**Your task:**
Retype the data below verbatim; pictures do not belong in the copy.

Record extracts Block Start

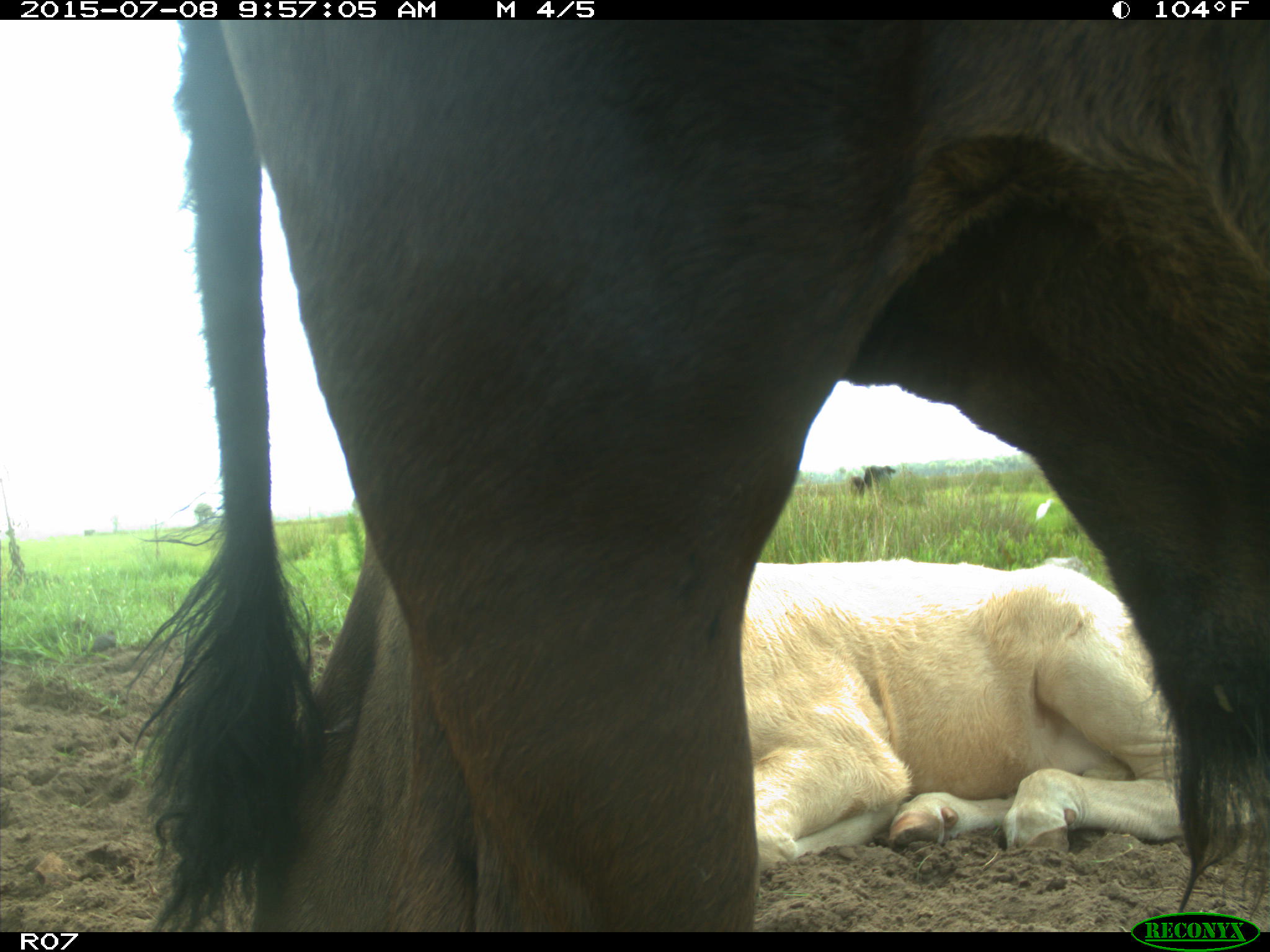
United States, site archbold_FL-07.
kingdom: Animalia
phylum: Chordata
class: Mammalia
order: Artiodactyla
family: Bovidae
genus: Bos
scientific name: Bos taurus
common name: domestic cow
Bos taurus (domestic cow).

Record extracts Block End

**Solution to the problem:**
United States, site archbold_FL-07.
kingdom: Animalia
phylum: Chordata
class: Mammalia
order: Artiodactyla
family: Bovidae
genus: Bos
scientific name: Bos taurus
common name: domestic cow
Bos taurus (domestic cow).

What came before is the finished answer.